**EXCERPT TO READ**:

I'm so glad you found it...I think it's absolutely adorable how she
takes it to bed.:wub:


----------



## Matilda's mommy (Jun 1, 2005)

the crazy girl sleeps with it in her mouth sometimes, here'a a picture of her with a old ball she had before she received the leopard ball


----------



## Hunter's Mom (Dec 8, 2008)

what a funny little girl you have!


----------



## Maidto2Maltese (Oct 19, 2004)

Oh Paula, I've been laughing all the way thru this thread... Love your little Matilda and her OCD !! LOL


----------



## The A Team (Dec 1, 2005)

I can just picture the mailman delivering tons of leopard tennis balls to your house :smrofl:


----------



## CrystalAndZoe (Jul 11, 2006)

Paula you have given that girl such a fashion sense that of course only leopard print will do!


----------



## k/c mom (Oct 9, 2004)

OMG!!! Thank goodness she found it!! I know what you mean. Kallie is the same way. Catcher and Claire don't care anything about balls but Kallie is just like Matilda in that regard.


----------



## Nikki's Mom (Feb 13, 2008)

Too cute! Glad you found it for her.


----------



## mfa (Oct 5, 2009)

yay, so glad you found it!!
love the pics of sweet Matilda with her ball!!:wub:


----------



## Matilda's mommy (Jun 1, 2005)

k/c mom said:


> OMG!!! Thank goodness she found it!! I know what you mean. Kallie is the same way. Catcher and Claire don't care anything about balls but Kallie is just like Matilda in that regard.


 

I feel for you Sher, does Kallie sleep with her ball? last night I couldn't sleep well just couldn't get comfortable, finally I got up and guess what I was laying on:w00t: yup the ball:huh: Matilda is sooooo lucky to have me for her mom:HistericalSmiley: who else would put up with her:HistericalSmiley:


----------



## Cosy (Feb 9, 2006)

Matilda's mommy said:


> the crazy girl sleeps with it in her mouth sometimes, here'a a picture of her with a old ball she had before she received the leopard ball


That's the cutest thing I have ever seen!!!


----------



## Matilda's mommy (Jun 1, 2005)

I thought I'd share what the ball is like just in case your looking for one.
The ball is 6 inches around, it's made of a rubber with some kind of material around it, the ball bounces, I think that may be why Matilda likes it so much and it's very light weight so she can carry it in her mouth( for hours lol). If you find them please let me know. Thanks so much
It's different from a tennis ball because the whole ball is rubber.


----------



## momtoboo (Jan 30, 2006)

(Questions about scene geometry)
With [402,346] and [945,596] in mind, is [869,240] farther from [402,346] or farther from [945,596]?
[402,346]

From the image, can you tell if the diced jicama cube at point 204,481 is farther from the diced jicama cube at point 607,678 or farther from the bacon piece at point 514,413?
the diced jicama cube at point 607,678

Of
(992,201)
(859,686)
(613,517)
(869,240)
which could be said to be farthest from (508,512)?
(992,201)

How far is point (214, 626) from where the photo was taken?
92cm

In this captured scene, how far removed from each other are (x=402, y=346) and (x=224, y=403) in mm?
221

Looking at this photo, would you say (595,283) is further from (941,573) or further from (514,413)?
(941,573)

**WHAT IS EXPECTED**: Copy the passage of the forum thread about Matilda's ball that starts at "## k/c mom (Oct" and ends at "it for her.".

**EXERCISE ANSWER**:
## k/c mom (Oct 9, 2004)

OMG!!! Thank goodness she found it!! I know what you mean. Kallie is the same way. Catcher and Claire don't care anything about balls but Kallie is just like Matilda in that regard.


----------



## Nikki's Mom (Feb 13, 2008)

Too cute! Glad you found it for her.